Rabu, 26 November 2014

Mengenai perkembangan misi membaca: Autumn Once More, Parasit Lajang, dan Katarsis

Dari mulai bulan Agustus lalu, saya baru berhasil menyelesaikan tiga buku bacaan; Autumn Once More, Parasit Lajang, dan Katarsis. Silakan, Anda boleh mengatakan saya tidak komit, pemalas, atau pembaca yang buruk. Memang benar adanya. Yang terakhir, Katarsis, malah baru saya selesaikan kemarin dalam waktu sehari saja.

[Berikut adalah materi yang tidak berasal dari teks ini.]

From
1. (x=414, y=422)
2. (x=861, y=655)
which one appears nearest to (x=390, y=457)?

Sensasi yang saya rasakan sewaktu membaca ketiga buku itu berbeda-beda. After effect-nya pun berbeda-beda. Sewaktu membaca Autumn Once More, saya 'berenang' diantara kisah-kisah manis dan getir tentang cinta, yang ditulis ringan ala Metropop. Kelar membacanya saya senyum-senyum, ingat pacar, ingat cinta pertama saya sewaktu SMP, ingat taksir-taksiran saya zaman SMP juga. Ternyata, sebenarnya cerita cinta yang beredar di seluruh penjuru dunia ini tidak jauh beda, tapi pemaknaan dan penceritaanya yang bervariasi yang membuat cerita cinta itu seolah banyak macamnya. Fasenya, toh, cuma ada empat: bertemu, jatuh cinta, bersama, langgeng/putus. Iya, tidak?

Kemudian saya berlanjut membaca Parasit Lajang, selang 3-4 hari setelah selesai dengan Autumn Once More. Saya orang yang mendambakan pernikahan, karena saya dibesarkan oleh kedua orang tua yang selalu nampak sangat mencintai satu sama lain, dan tidak sungkan menunjukkan PDA (Public Display Affection) di depan anak-anaknya. Oleh karena itu, saya tumbuh besar memimpikan keluarga yang bahagia seperti yang dimiliki papa mama saya; dengan rumah besar berkamar banyak, karena anaknya juga banyak (saya anak pertama dari empat bersaudara). Hal ini membuat saya merasa seperti sedang berkelahi di atas ring tinju selama membaca Parasit Lajang. Bagi yang sudah pernah membacanya, pasti Anda bisa mengerti sensasi yang saya rasakan. Saya tidak bilang paham, ya, hanya mengerti saja.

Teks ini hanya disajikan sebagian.